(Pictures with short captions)
[Start of section]

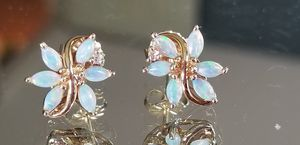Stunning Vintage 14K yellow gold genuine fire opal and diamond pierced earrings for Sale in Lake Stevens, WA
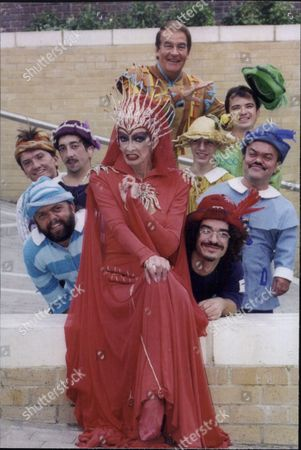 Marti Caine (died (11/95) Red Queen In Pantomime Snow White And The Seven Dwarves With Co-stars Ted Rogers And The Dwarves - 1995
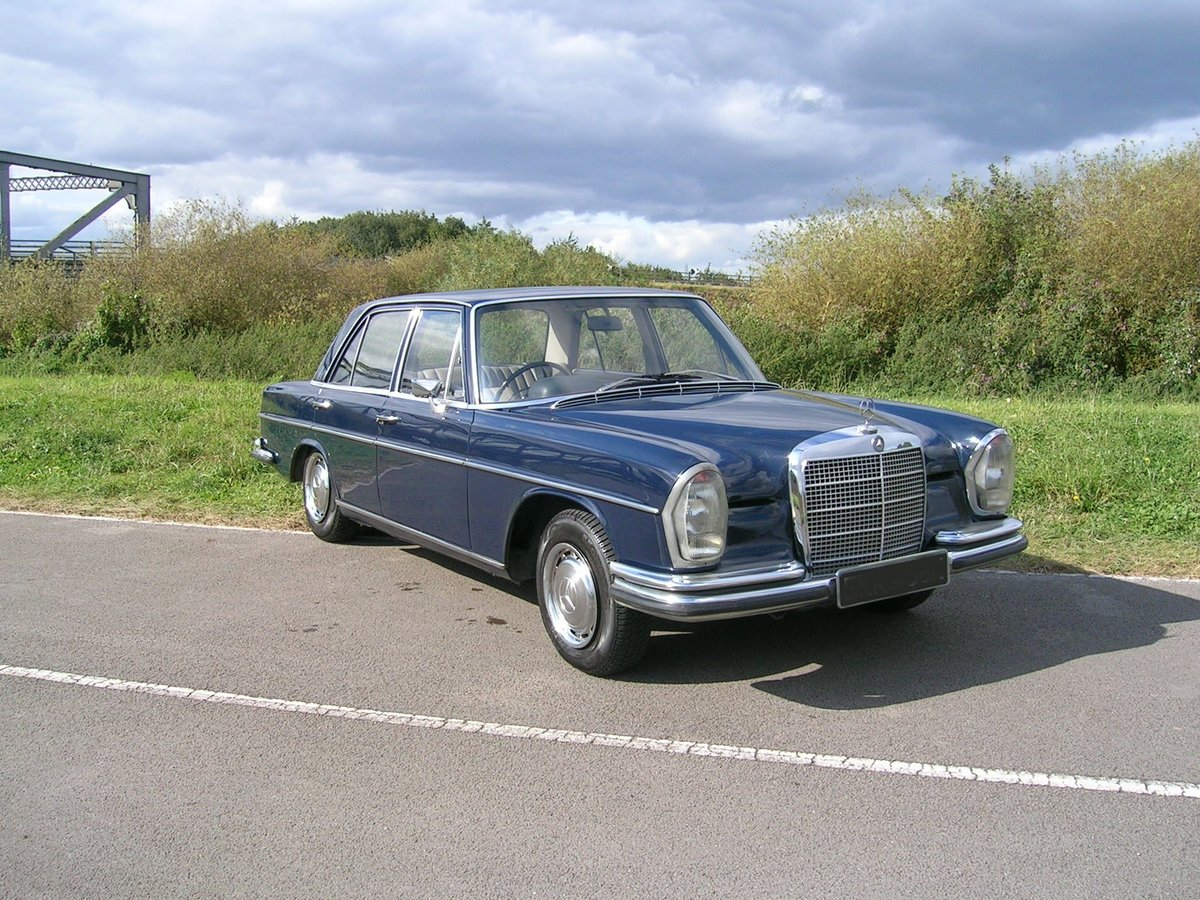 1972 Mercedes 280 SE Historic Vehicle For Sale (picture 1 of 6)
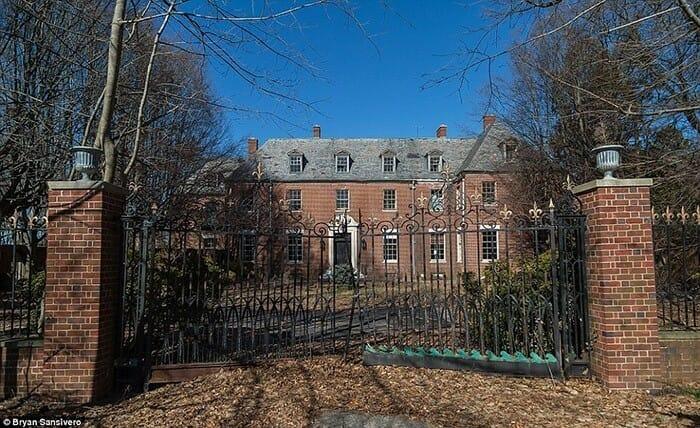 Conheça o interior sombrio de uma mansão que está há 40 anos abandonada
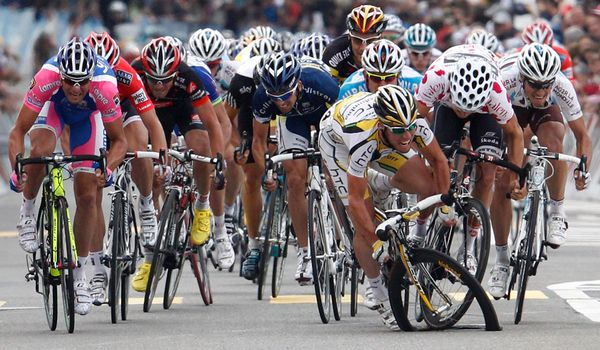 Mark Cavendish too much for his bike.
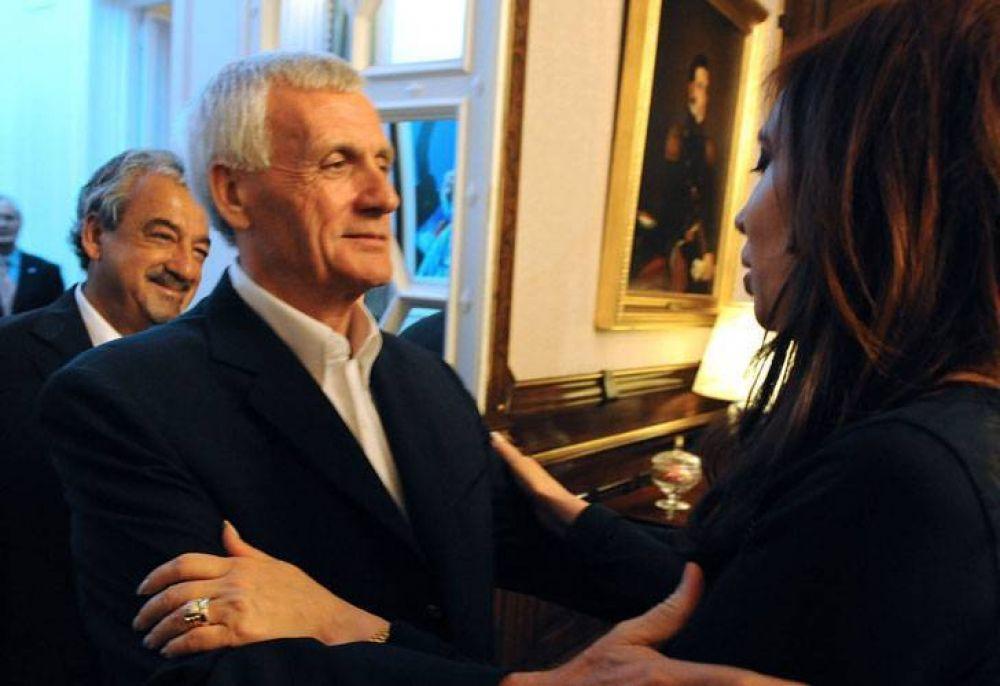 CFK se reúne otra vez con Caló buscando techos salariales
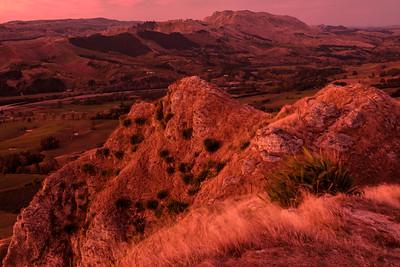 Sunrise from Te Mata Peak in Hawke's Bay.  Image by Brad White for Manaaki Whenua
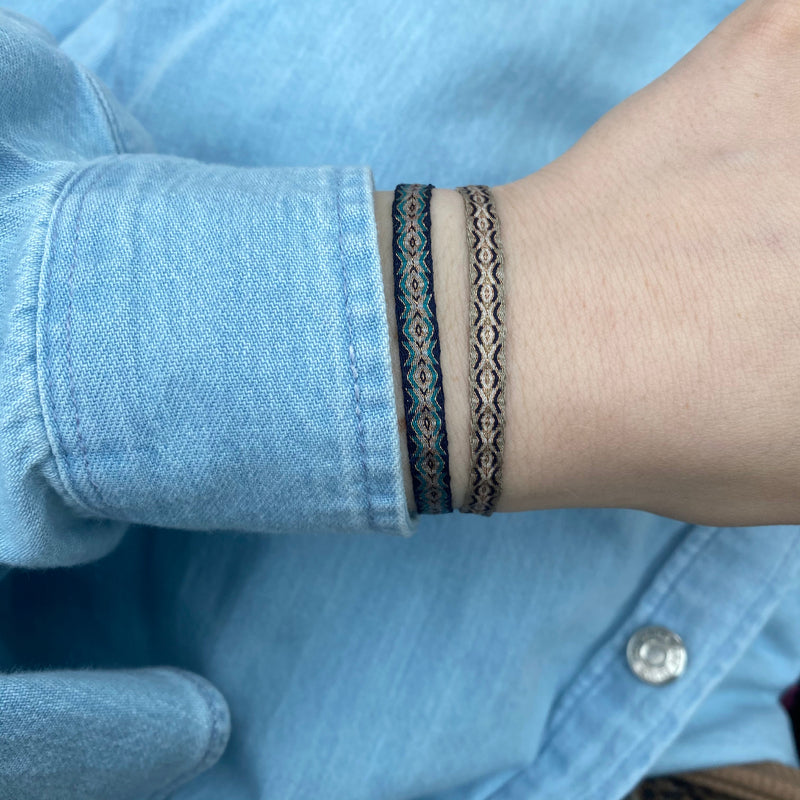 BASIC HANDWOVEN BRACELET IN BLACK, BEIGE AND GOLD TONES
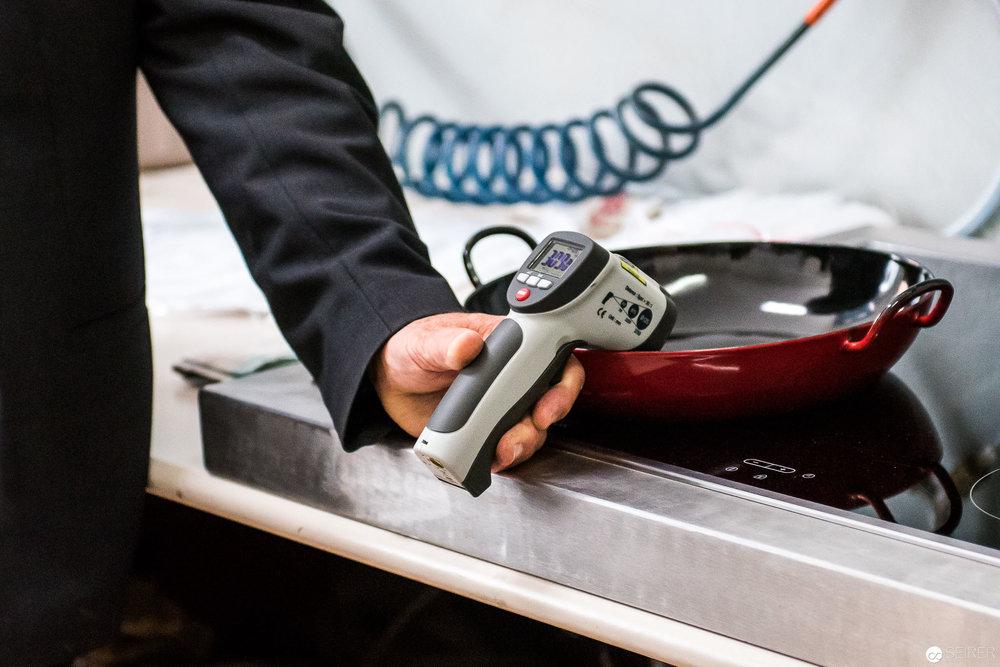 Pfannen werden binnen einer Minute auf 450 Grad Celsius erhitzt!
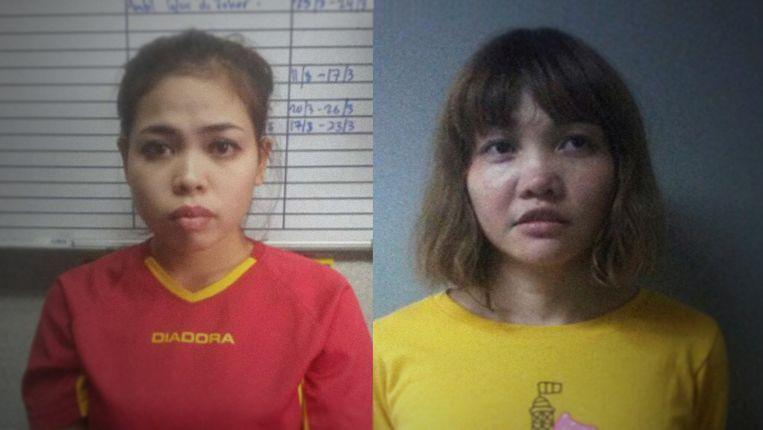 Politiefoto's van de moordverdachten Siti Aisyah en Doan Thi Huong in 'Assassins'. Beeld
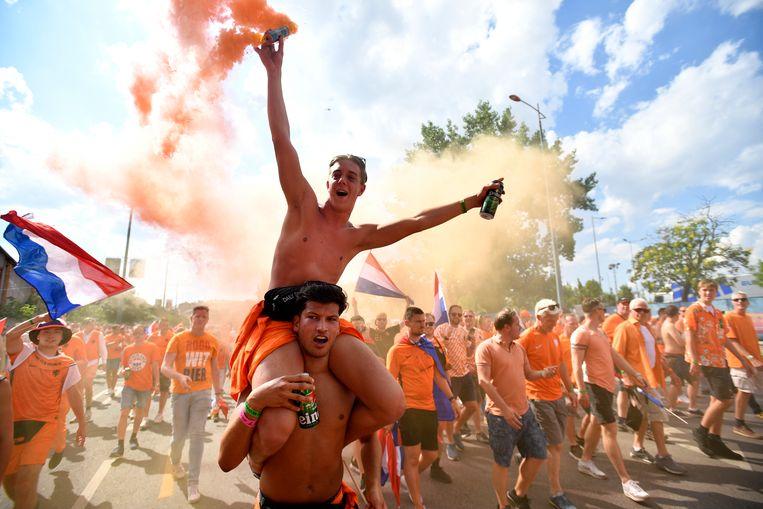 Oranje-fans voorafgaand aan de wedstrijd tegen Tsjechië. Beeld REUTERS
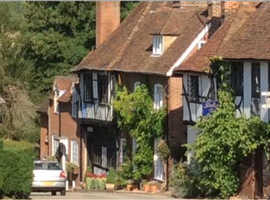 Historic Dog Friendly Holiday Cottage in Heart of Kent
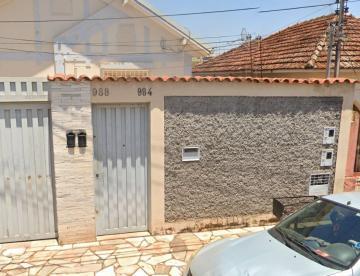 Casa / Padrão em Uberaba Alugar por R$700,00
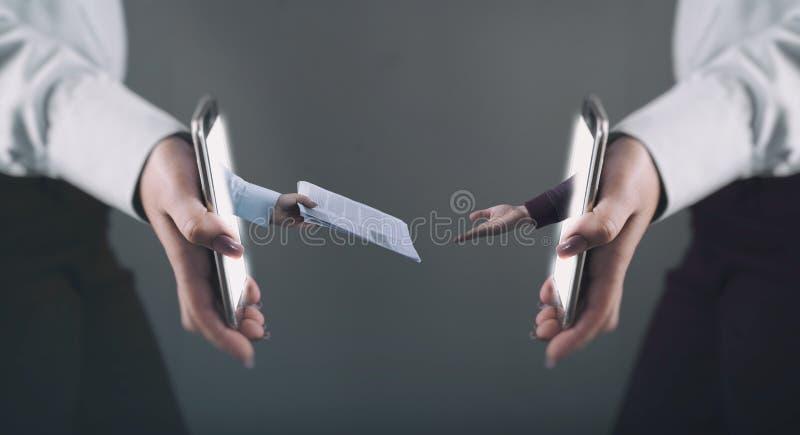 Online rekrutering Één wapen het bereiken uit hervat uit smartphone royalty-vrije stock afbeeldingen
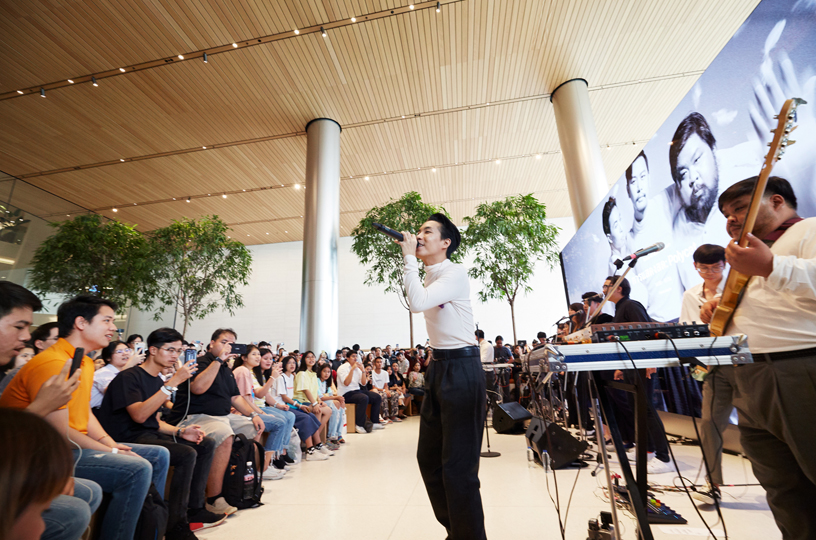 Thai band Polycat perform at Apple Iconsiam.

[End of section]

**Activity:**
Here the job is to print all the entries above exactly, minus the images.

**Reply:**
Stunning Vintage 14K yellow gold genuine fire opal and diamond pierced earrings for Sale in Lake Stevens, WA
 Marti Caine (died (11/95) Red Queen In Pantomime Snow White And The Seven Dwarves With Co-stars Ted Rogers And The Dwarves - 1995
 1972 Mercedes 280 SE Historic Vehicle For Sale (picture 1 of 6)
 Conheça o interior sombrio de uma mansão que está há 40 anos abandonada
 Mark Cavendish too much for his bike.
 CFK se reúne otra vez con Caló buscando techos salariales
 Sunrise from Te Mata Peak in Hawke's Bay.  Image by Brad White for Manaaki Whenua
 BASIC HANDWOVEN BRACELET IN BLACK, BEIGE AND GOLD TONES
 Pfannen werden binnen einer Minute auf 450 Grad Celsius erhitzt!
 Politiefoto's van de moordverdachten Siti Aisyah en Doan Thi Huong in 'Assassins'. Beeld
 Oranje-fans voorafgaand aan de wedstrijd tegen Tsjechië. Beeld REUTERS
 Historic Dog Friendly Holiday Cottage in Heart of Kent
 Casa / Padrão em Uberaba Alugar por R$700,00
 Online rekrutering Één wapen het bereiken uit hervat uit smartphone royalty-vrije stock afbeeldingen
 Thai band Polycat perform at Apple Iconsiam.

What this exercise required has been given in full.